» Consigna planteada 1: Según el texto sobre la reelección presidencial en El Salvador, ¿cuál es la raíz literal de la palabra dictadura?
» Consigna planteada 2: Retoma el texto sobre la reelección presidencial en El Salvador y continúalo a partir de su última oración.

La reciente decisión de la Asamblea Legislativa de la República de El Salvador (Congreso unicameral, controlado absolutamente por el oficialismo) en el sentido de eliminar toda restricción constitucional a la reelección presidencial, aprobada junto a otras providencias que tienden a apuntalar la autoridad ejecutiva, desgraciadamente coloca a esa nación en la conocida ruta hacia la dictadura.

(Como hay quienes parecen querer olvidar lo que es una dictadura, conviene recordar que su raíz literal es el vocablo latino “dictator” -el que dicta, manda y ordena-, y que aunque en su acepción romana está referida a un magistrado escogido por sus altas virtudes cívicas para detentar el poder de manera temporal y total -sólo con algunas restricciones- en momentos de graves crisis, en nuestros tiempos el concepto designa a un tipo de régimen político en el que, sin distinciones de ideologías o posiciones en el espectro partidista, el gobernante asume y ejerce, legal o fácticamente, todas las facultades de dirección del Estado sin contrapeso, supervisión, control ni oposición).

Lo que ha acontecido en El Salvador, naturalmente, casi no ha sorprendido a nadie, y no sólo porque ese sesgo o ruta de los gobiernos autoritarios sea un lugar común en la Historia, sino también debido a que la preeminencia de la fuerza sobre la razón en el manejo del Estado (y subsecuentemente del individuo sobre las instituciones) se ha banalizado en este siglo XXI, una centuria en desarrollo cuyos perfiles espirituales más sobresalientes son el descrédito de la cultura, el prestigio del narcisismo, el auge de la ideología religiosa fundamentalista y una espectacular resurrección del extremismo de derecha.

Como el suscrito ha dicho en otro lugar, el autoritarismo está de moda en el mundo y la razón democrática se tambalea entre espasmos de descreimiento, disfuncionalidad y deslustre, y de manera tan dramática que se han levantado de sus cenizas y de manera desafiante sobrecogedores difuntos del pensamiento filosófico y político como el irracionalismo confesional, la nostalgia totalitaria, la arcaica “guardiología”, el desprecio por los derechos y las libertades y, sobre todo, la terrible y ya omnipresente devoción neogeneracional por los pavorosos amaneramientos políticos, sociales y culturales del autoritarismo.

» Datos mostrados:
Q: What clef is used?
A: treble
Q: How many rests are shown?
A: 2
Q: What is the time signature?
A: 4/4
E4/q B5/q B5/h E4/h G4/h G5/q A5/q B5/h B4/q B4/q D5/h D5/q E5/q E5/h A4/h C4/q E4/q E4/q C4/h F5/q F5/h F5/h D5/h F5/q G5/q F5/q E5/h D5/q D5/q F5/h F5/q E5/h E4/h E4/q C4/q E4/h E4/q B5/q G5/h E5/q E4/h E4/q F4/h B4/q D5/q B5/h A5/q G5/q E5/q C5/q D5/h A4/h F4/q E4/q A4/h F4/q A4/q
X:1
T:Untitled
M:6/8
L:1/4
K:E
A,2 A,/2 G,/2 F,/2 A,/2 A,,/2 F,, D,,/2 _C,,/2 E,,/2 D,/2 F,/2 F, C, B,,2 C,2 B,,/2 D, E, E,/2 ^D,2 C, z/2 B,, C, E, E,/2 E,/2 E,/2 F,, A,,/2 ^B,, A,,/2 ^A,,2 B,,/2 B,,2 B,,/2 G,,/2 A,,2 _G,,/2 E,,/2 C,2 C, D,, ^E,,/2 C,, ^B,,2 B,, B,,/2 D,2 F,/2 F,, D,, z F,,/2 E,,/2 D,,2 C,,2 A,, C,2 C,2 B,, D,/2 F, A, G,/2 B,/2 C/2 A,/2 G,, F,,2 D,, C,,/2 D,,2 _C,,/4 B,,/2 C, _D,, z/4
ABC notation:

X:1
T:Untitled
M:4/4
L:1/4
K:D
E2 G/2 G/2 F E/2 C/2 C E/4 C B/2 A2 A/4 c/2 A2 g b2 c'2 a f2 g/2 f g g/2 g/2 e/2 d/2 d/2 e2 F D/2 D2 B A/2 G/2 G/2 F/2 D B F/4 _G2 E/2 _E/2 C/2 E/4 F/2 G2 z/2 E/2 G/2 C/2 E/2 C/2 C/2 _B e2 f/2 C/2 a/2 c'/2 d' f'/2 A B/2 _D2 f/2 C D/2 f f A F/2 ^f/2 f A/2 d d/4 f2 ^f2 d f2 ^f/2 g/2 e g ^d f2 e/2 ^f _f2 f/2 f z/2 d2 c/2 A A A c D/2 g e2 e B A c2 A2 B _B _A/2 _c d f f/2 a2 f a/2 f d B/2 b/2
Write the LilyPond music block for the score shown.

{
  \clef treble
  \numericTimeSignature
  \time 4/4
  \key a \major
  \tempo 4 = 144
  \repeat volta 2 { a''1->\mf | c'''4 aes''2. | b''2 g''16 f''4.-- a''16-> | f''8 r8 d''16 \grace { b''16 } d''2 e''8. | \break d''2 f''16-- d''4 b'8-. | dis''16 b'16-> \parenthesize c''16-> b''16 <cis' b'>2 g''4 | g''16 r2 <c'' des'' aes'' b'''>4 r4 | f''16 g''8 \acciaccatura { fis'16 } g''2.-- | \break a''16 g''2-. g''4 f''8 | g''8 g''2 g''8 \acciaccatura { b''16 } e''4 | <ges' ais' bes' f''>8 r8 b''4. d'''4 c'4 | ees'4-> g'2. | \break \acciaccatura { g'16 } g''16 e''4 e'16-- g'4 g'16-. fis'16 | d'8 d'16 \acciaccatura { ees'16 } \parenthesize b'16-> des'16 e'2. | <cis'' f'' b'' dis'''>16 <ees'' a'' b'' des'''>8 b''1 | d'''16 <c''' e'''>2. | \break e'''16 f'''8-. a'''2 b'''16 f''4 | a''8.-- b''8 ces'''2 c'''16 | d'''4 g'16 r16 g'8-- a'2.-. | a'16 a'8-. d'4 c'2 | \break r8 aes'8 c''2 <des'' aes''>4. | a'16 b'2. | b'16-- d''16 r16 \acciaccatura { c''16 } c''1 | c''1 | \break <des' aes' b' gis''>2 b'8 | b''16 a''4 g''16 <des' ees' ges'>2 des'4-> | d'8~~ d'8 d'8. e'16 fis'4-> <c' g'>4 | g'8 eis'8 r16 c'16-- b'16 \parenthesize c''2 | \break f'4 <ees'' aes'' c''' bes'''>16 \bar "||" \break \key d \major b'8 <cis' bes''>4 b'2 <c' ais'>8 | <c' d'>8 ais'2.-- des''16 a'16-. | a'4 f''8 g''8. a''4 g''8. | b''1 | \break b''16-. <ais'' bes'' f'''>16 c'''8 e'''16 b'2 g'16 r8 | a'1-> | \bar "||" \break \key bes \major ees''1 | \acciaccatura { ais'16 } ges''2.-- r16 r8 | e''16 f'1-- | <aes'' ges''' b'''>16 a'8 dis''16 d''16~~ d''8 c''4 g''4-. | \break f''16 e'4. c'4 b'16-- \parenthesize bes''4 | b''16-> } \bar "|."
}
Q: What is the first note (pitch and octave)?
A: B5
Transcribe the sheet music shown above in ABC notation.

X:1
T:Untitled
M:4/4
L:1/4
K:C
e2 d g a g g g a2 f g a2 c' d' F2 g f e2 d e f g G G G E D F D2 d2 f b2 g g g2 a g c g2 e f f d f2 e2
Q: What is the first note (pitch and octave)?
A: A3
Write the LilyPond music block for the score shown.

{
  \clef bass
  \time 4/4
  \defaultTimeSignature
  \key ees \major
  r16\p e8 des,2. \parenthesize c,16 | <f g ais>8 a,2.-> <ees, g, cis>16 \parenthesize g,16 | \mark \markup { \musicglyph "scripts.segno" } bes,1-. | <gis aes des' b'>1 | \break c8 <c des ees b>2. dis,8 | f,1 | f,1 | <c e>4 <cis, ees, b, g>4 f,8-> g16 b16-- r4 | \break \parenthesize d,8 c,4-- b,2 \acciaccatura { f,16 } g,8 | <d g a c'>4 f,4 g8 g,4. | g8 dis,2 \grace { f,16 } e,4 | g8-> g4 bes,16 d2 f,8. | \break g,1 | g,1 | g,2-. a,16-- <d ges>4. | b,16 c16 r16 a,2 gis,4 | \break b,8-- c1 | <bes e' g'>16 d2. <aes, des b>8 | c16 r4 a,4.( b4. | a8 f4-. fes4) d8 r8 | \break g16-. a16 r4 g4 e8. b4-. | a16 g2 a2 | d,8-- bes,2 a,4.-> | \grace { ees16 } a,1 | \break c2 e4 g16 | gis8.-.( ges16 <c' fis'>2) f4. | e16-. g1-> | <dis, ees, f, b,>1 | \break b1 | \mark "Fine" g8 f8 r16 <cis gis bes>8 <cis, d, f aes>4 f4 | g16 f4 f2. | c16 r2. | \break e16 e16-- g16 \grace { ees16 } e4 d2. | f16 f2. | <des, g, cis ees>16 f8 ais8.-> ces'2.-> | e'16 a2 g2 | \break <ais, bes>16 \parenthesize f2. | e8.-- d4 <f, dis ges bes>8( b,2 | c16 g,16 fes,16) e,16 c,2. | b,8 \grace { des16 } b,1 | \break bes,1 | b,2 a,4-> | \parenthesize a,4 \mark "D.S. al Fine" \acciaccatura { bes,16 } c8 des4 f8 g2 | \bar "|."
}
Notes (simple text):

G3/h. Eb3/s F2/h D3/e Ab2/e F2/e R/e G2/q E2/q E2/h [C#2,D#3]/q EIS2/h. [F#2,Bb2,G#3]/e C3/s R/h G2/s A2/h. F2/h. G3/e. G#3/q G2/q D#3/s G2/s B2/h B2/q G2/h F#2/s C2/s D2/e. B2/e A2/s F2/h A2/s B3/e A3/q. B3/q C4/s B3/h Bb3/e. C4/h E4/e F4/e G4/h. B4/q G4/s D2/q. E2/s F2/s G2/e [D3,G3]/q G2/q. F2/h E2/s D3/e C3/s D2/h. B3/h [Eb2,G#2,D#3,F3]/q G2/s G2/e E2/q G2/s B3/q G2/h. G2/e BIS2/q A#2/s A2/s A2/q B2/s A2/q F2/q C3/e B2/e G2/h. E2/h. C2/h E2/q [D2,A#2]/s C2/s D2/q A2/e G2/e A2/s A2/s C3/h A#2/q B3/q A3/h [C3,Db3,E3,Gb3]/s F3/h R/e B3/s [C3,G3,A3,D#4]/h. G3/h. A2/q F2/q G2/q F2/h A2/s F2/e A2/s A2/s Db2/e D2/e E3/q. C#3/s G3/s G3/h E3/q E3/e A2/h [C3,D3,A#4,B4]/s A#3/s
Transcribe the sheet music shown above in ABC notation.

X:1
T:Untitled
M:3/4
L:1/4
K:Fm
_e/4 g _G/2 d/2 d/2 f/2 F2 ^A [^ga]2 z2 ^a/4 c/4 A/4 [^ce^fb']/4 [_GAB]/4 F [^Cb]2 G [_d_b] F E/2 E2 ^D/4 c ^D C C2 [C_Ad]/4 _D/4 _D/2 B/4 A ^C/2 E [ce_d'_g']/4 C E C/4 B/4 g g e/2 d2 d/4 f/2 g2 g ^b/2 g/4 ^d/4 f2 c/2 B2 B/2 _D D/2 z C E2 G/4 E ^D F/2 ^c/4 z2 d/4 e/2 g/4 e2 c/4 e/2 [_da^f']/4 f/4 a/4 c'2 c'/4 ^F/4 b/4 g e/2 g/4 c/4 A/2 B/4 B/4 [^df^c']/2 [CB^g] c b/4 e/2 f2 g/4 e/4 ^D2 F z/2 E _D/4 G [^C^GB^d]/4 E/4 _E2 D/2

» Respuesta correcta 1: El vocablo latino "dictator", que significa el que dicta, manda y ordena.

» Respuesta correcta 2:
En tal contexto circunstancial -hay que insistir en ello- resultaba más que previsible que el presidente Nayib Bukele no resistiera la tentación de triturar la alternabilidad en El Salvador como medio para enrutarse hacia la permanencia en el poder sin constreñimientos constitucionales, y muy especialmente en estos instantes porque las encuestas revelan que en los últimos meses su popularidad se ha estado resintiendo ligeramente sin dejar de ser, más allá de sus controversiales peroratas y determinaciones, uno de los mandatarios con mayor asentimiento social en el continente y uno de los paradigmas preferidos de la gente joven.

(El leve descenso en la popularidad del mandatario salvadoreño ha sido atribuido por los observadores básicamente al rechazo ciudadano a su manejo de varios temas ecológicos y financieros, pero en general la percepción pública sobre su mandato sigue siendo ampliamente favorable, particularmente cuando en los muestreos se invoca directa o indirectamente su política de erradicación de la criminalidad y la delincuencia).

Bukele, como se sabe, es un experto en publicidad (la estudió académicamente y la aplicó con excelentes resultados en las empresas familiares) que se montó en la ola conteporánea de abominación por la política tradicional (toda: la de derecha, la de centro y la de izquierda) tras el fracaso sucesivo de los proyectos intervencionistas (democristianos, socialdemócratas y posmarxistas) en la conducción del Estado y la economía que, en su momento, constituyeron la esperanza de los depauperados y de las clases medias para “subsanar” los estragos del fundamentalismo de mercado de los proyectos neoliberales de la víspera.

Bukele tampoco no estuvo ausente de las gestiones gubernamentales de socialdemócratas y posmarxistas (de hecho, fue electo alcalde de Nuevo Cuscatlán, 2012-2015, y de San Salvador, 2015-2018, en la boleta del FMLN), pero saltó del barco cuando, después de una par de períodos de gran crecimiento económico, El Salvador entró en un ciclo de agravamiento de las carencias materiales y espirituales de la gente y de aparición de bandas delincuenciales todopoderosas y abracadabrantes que prácticamente arrodillaron al Estado y vandalizaron a toda la sociedad.

La erradicación de la criminalidad y la delincuencia, logro innegable de la administración de Bukele, ha creado un ambiente de paz y tranquilidad que ha sido agradecido por todo el pueblo salvadoreño (y muy específicamente por los integrantes de su aparato productivo, que eran rehenes de las bandas), pero se ha alcanzado a un costo bastante alto desde el punto de vista del Estado de derecho: la quiebra de la institucionalidad pluralista (el Ejecutivo controla todos los poderes públicos y embiste diariamente contra las organizaciones de la sociedad civil), la supresión de libertades fundamentales y la vigencia de un régimen de control policíaco-militar que no deja de recordar a las “democracias populares” del Oriente europeo y a los “gobiernos de regeneración” (dictaduras civiles o militares) de Asia, África y América Latina.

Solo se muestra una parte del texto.